* WHAT IS BEING ASKED
Nothing but the lines below from the one that contains "Digital Innovations for Smart Branding" through the one that contains "слева — в среднем" should be retyped, exactly and including both ends. Do not include pictures.

* DATA FOR ANALYSIS
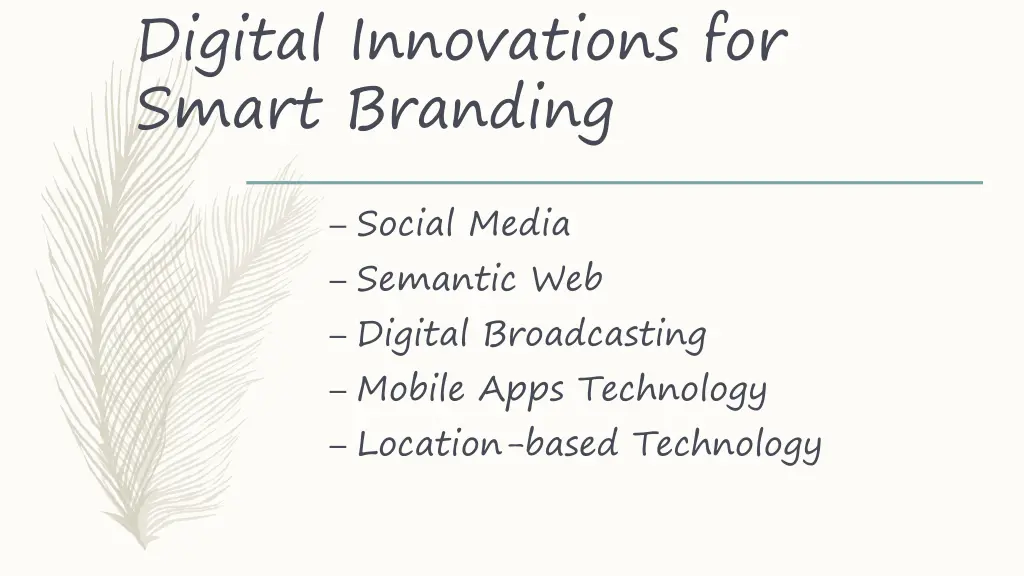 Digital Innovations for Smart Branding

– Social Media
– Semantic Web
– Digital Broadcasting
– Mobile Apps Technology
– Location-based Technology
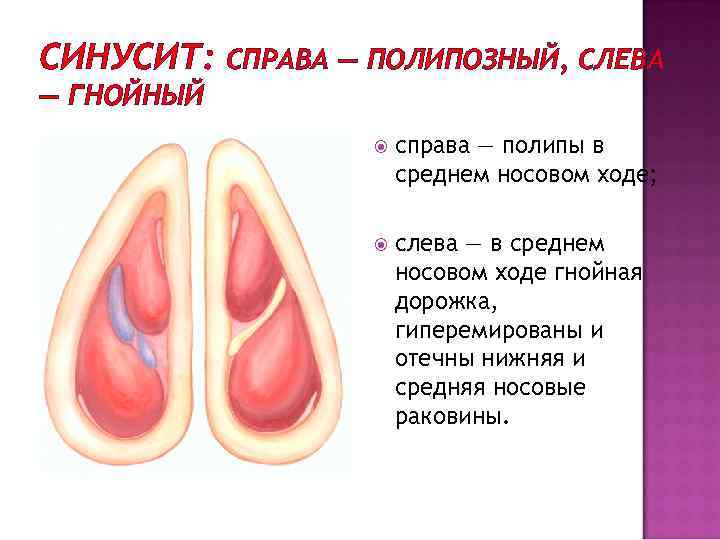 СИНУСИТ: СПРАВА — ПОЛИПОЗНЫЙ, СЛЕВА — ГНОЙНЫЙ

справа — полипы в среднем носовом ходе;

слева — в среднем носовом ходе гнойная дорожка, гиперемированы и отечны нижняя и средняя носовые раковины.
...
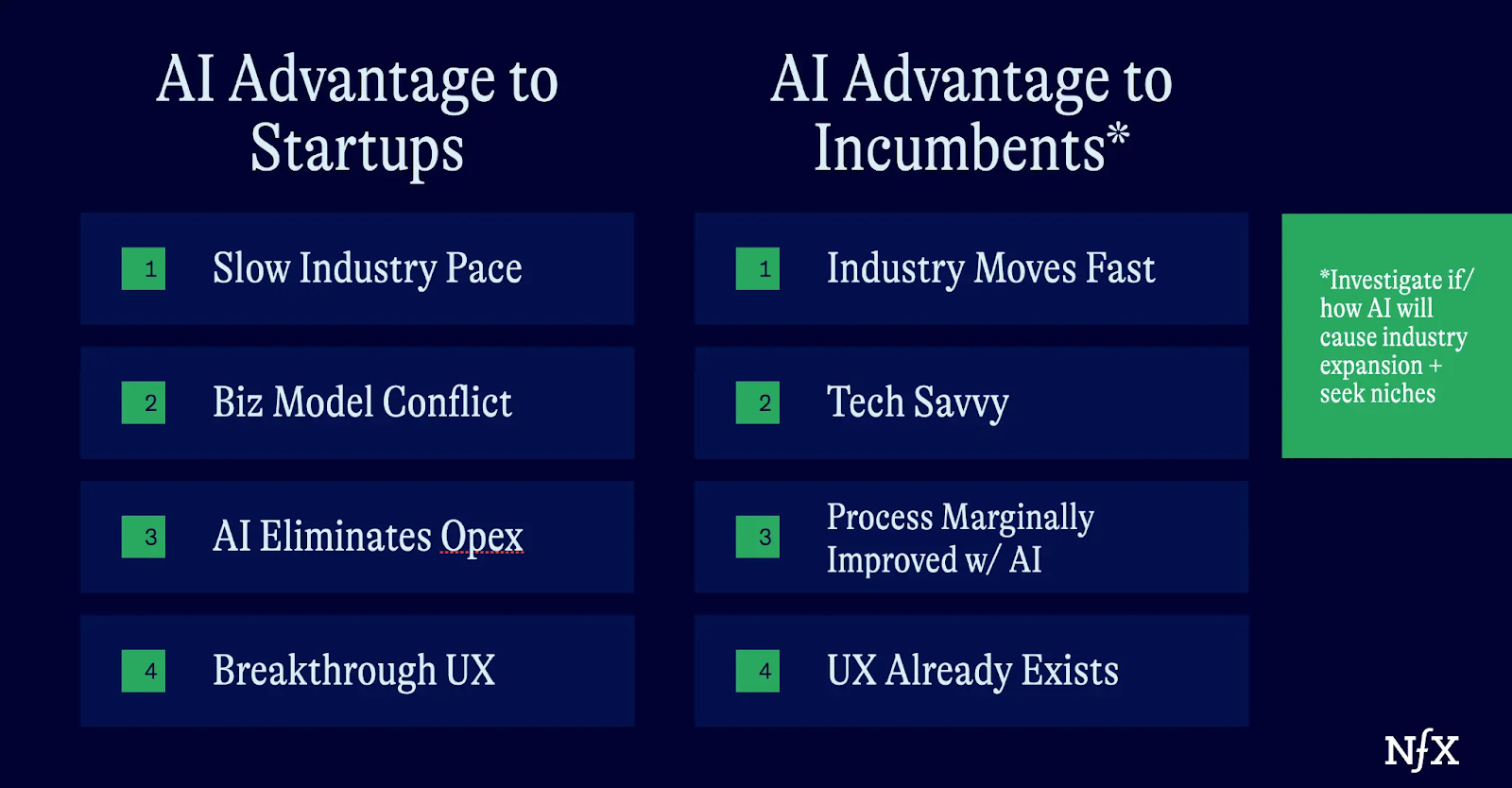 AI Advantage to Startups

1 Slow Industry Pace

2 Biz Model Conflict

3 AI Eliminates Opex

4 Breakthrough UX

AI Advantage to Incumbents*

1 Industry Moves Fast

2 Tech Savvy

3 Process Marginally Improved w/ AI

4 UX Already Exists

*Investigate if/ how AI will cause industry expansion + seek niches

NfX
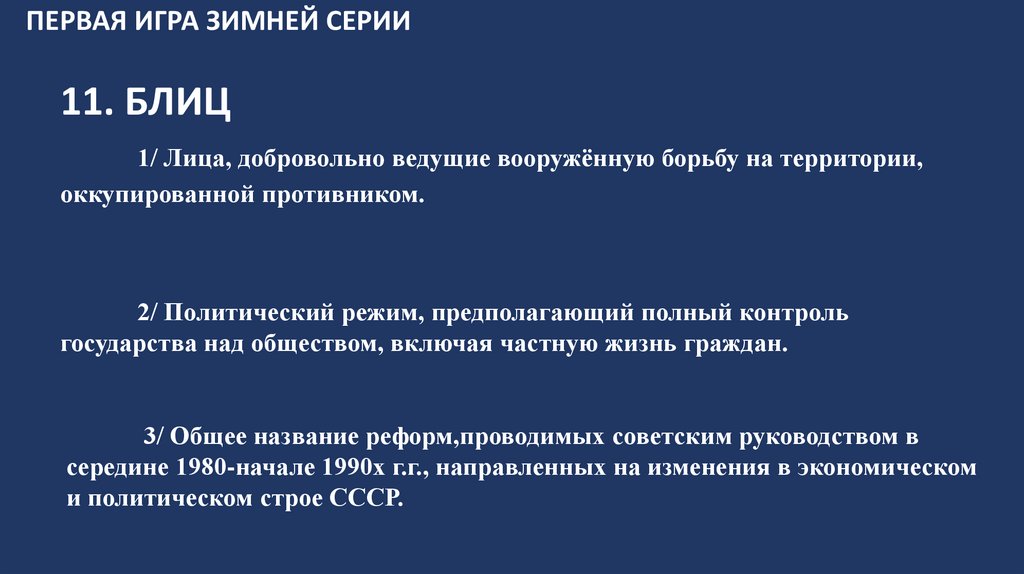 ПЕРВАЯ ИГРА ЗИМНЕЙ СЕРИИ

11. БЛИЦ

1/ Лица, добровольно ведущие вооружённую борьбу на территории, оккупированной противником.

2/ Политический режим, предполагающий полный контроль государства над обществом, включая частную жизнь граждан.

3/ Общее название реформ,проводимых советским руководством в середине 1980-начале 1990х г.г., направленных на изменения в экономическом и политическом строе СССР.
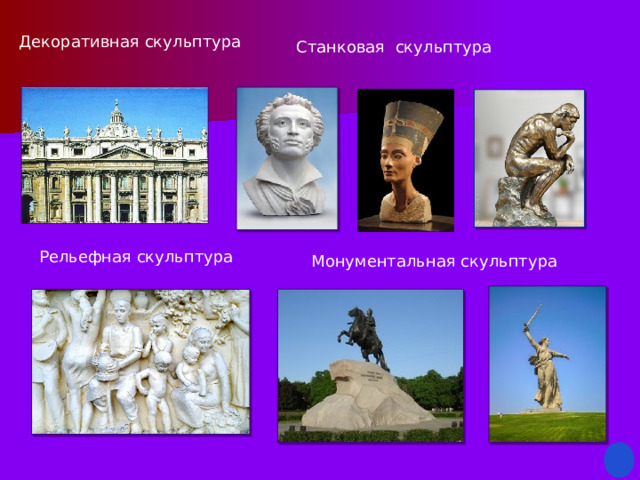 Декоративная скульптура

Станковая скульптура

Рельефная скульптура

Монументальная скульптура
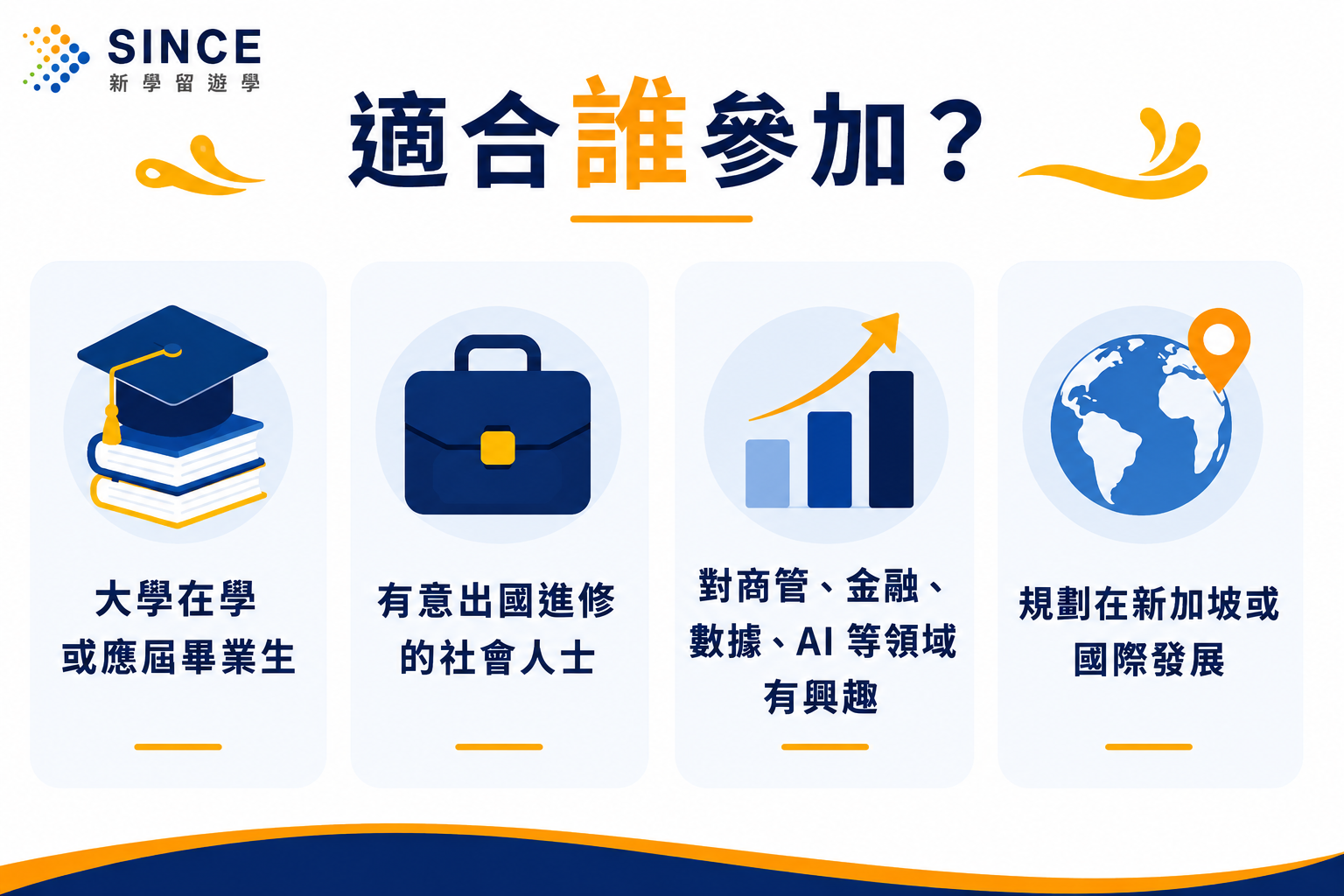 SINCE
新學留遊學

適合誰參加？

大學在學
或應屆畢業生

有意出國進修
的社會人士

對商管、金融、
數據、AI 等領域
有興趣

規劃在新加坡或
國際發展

* RESULT OF THE EXERCISE
 Digital Innovations for Smart Branding

– Social Media
– Semantic Web
– Digital Broadcasting
– Mobile Apps Technology
– Location-based Technology
 СИНУСИТ: СПРАВА — ПОЛИПОЗНЫЙ, СЛЕВА — ГНОЙНЫЙ

справа — полипы в среднем носовом ходе;

слева — в среднем носовом ходе гнойная дорожка, гиперемированы и отечны нижняя и средняя носовые раковины.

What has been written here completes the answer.